━━━━━ Text for analysis ━━━━━
It seems a lot of the remaining concerns are about somehow conveying the limitations of this approach clearly, though it's not clear to me if that mainly pertains to prose or also naming. (And if the latter, what better names would be.)

letitz commented 3 years ago

Thanks Martin for the review. I apologize in turn for taking a while to respond.

it will likely provide meaningful improvements for services that are inadequately protected by means other than firewalls.

I would go further and add that the intent is to provide meaningful improvements for services that are protected by firewalls. Indeed, an IoT device might think it's well protected if it sits behind a firewall, but still receive HTTP requests crafted by evil.com.

Regarding user consent, as I just replied on WICG/private-network-access#42, I agree. I think we can downgrade that recommendation to MAY rather than SHOULD.

This proposal is no substitute for services providing encryption and proper access controls. This proposal does not protect adequately against true cross-protocol attacks that use either unencrypted HTTP or attacker-controlled components of TLS handshakes to attack poorly-protected servers from the vantage point of a client (we have a port number blocklist that is designed to help, but we know that too is not perfect).

Very true. Filed https://github.com/WICG/private-network-access/issues/43 to mention this in the spec.

this proposal cannot protect services that are reachable from globally reachable addresses. If a firewall protects services that can be reached with a globally reachable address, even if that service is not genuinely globally reachable due to the firewall, then the consent check will not be engaged and the service might be vulnerable to attack.

Also true. Filed https://github.com/WICG/private-network-access/issues/44 for this.

It seems like this could use a structured field, but I realize that the original version of this predates that work by a lot.

Good point. We have not yet started implementing the preflights, so we might as well modernize the spec while it's cheap to do so. Filed https://github.com/WICG/private-network-access/issues/45 for this.

I couldn't work this out quickly: does the preflight result in revealing that a server exists at the identified address/name? That is, does this change make service enumeration on private address ranges easier, no different, or harder?

The preflight shouldn't result in new information leakage. I don't think it changes anything as far as service enumeration goes.

+1. Timing attacks are already possible that reveal which IP adresses exist on the private network. The preflight would not change that - it offers no protection, and neither does it leak additional information. See also https://github.com/WICG/private-network-access/issues/41.

Another deliberate exclusion here is that servers that are already in a "private" context can attack each other without engaging the additional consent protections. My understanding is that this exclusion exists for two reasons: 1. because we assume that these services can already talk to each other, and 2. so that enterprise services can "talk" to each other.

There is an open issue on requiring the preflight whenever you go across origins on non-public addresses, but it would likely result in significant breakage so that's not part of the initial plan.

Indeed, see https://github.com/WICG/private-network-access/issues/39.

Acknowledging that these choices are deliberate would be good.
━━━━━ Data ━━━━━
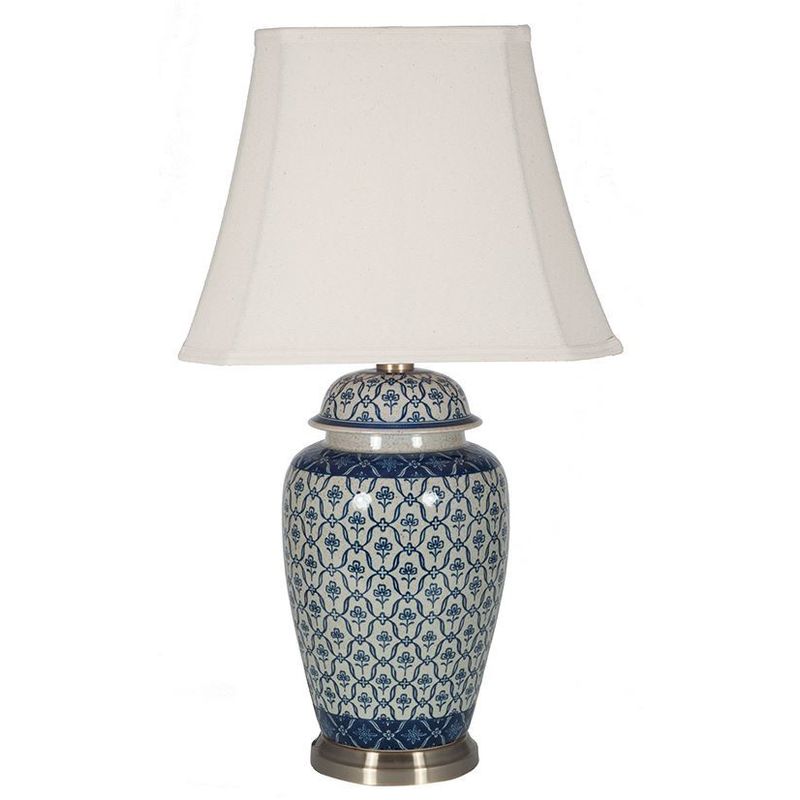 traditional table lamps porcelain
━━━━━
━━━━━ Data ━━━━━
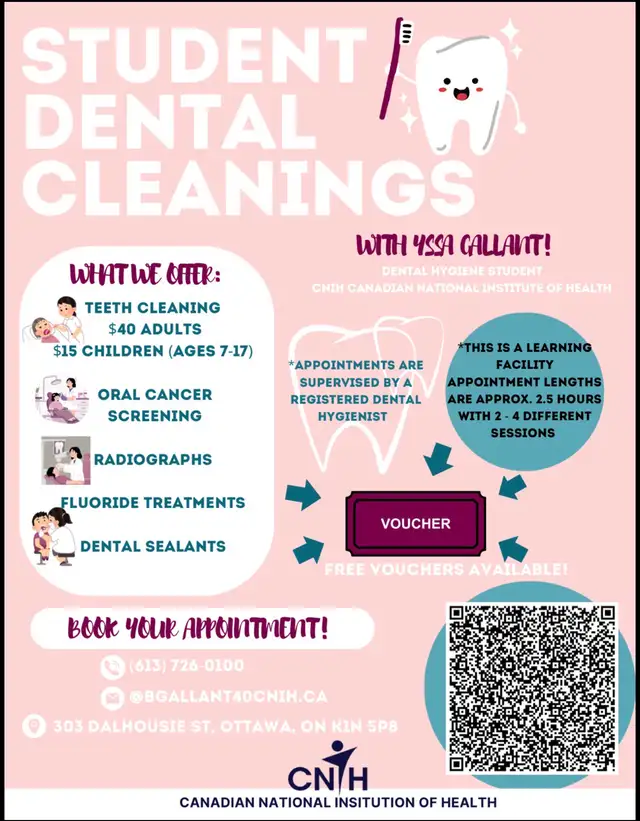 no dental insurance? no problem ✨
━━━━━
Activity list
1/ Retype the discussion of the private network access proposal, everything from "Regarding user consent, as" down to "in the spec.".
2/ Pick up the private network access review discussion where it ends and keep writing it.

Answers below
1/
Regarding user consent, as I just replied on WICG/private-network-access#42, I agree. I think we can downgrade that recommendation to MAY rather than SHOULD.

This proposal is no substitute for services providing encryption and proper access controls. This proposal does not protect adequately against true cross-protocol attacks that use either unencrypted HTTP or attacker-controlled components of TLS handshakes to attack poorly-protected servers from the vantage point of a client (we have a port number blocklist that is designed to help, but we know that too is not perfect).

Very true. Filed https://github.com/WICG/private-network-access/issues/43 to mention this in the spec.

2/
Agreed. This is mentioned briefly as ISSUE 2 in https://wicg.github.io/private-network-access/#integration-fetch. It would be good to harmonize that section with https://wicg.github.io/private-network-access/#private-network-request-heading. Filed https://github.com/WICG/private-network-access/issues/46.

FWIW, I don't think that it would hurt to treat loopback to loopback as a "private" request, though the compatibility risk involved with restricting lateral movement within networks probably makes the same constraint harder to apply at the next layer out.

I'm not sure about the compatibility risk of breaking loopback to loopback. Since this is a strictly additive change, I would be in favor of deferring it along with https://github.com/WICG/private-network-access/issues/39.

letitz commented 3 years ago

As for the IETF comments, I see a few main points beyond what Martin summarized above. Here is my interpretation of these, and responses:

1. The specification is misleading, purporting to fix things that it cannot entirely address.

This is a fair point. The spec can and should do a better job of explaining the limitations of this approach. Filed https://github.com/WICG/private-network-access/issues/47.

2. IP address bits are insufficient to correctly understand network topology.

Entirely agreed. This is a practical, non-theoretically-satisfying approach that can meaningfully improve on the status quo (no protections whatsoever) with minimal breakage. This should be clarified, per https://github.com/WICG/private-network-access/issues/47.

2.1. NATs confuse private and public IP addresses.

I don't fully understand the point being made here. Some private IP addresses are used for "globally-reachable" endpoints and NATed. I believe this entails that IP addresses behind the NAT will believe that they belong to the same private network, when they could e.g. belong to different ISP subscribers.

I can see two consequences:

b) looks very unlikely to me. Either the website makes a request to a hostname that requires a DNS lookup, in which case the DNS would have to return the non-translated address (possible, but a bit weird), or it would have to target the non-translated address, in which case how could it know the address without itself being behind the NAT?

2.2. Treating all private IP addresses as belonging to the same private address space is incorrect. Many private IPs reside on distinct networks and cannot reach each other.

Correct. This is still an improvement on the status quo, where even public IP addresses can talk to private IP addresses. This should be clarified per https://github.com/WICG/private-network-access/issues/47.

2.3. Large networks (e.g. corporate) make use of globally-reachable addresses for their private networks. These are left unprotected. Ditto for IPv6 addresses behind firewalls.

I have been thinking that a mechanism for administrators to override the address space of certain subnets would be very useful. Filed https://github.com/WICG/private-network-access/issues/48 for this. This allows network administrators to opt into the protections afforded by this spec. It does not address the home IPv6 angle though.

2.4. Some network operators make use of unrouted IP addresses for extra private IPs.

IIUC these should not be considered "globally-reachable", thus they should be considered private.

3. The SOHO pharming link is broken.

Filed https://github.com/WICG/private-network-access/issues/49 for this.

5. Having "browsers decide" (unilaterally) what is OK and not is misguided.

This seems to stem from a misunderstanding of the CORS part of the specification. The browser does ask the target endpoint whether or not to allow the connection.

Beyond that, it is true that browsers are making decisions regarding what they allow or do not allow. I do not see a qualitative distinction between this and say mixed content. User agents have a duty to protect their least-technically-savvy users.

6. What happens to old devices that cannot update?

This is touched upon in the specification: the expected failure mode is that they do not reply to the OPTIONS request and thus are protected.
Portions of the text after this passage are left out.